TASK PROMPT. How many lines in the entries below contain the string "evenodd"? Reply with the number alone.

=== RECORD LIST ===

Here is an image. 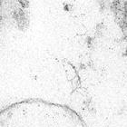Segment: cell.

===
=== RECORD LIST ===

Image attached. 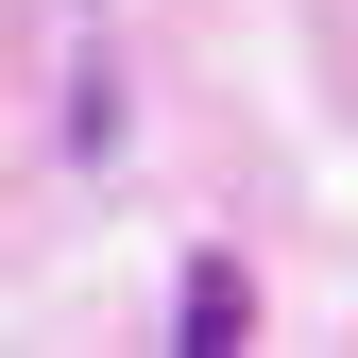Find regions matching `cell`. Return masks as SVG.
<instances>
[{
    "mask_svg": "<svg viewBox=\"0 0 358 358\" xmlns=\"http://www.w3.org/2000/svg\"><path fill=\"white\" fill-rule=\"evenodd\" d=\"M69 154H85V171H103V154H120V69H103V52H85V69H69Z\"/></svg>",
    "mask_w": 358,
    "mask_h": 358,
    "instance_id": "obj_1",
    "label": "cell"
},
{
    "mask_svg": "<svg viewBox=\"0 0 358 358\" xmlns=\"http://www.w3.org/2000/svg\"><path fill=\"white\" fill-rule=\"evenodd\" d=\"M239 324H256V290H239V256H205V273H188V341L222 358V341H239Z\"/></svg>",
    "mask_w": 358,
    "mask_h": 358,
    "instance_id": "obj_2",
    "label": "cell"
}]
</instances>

===

EXERCISE SOLUTION. 2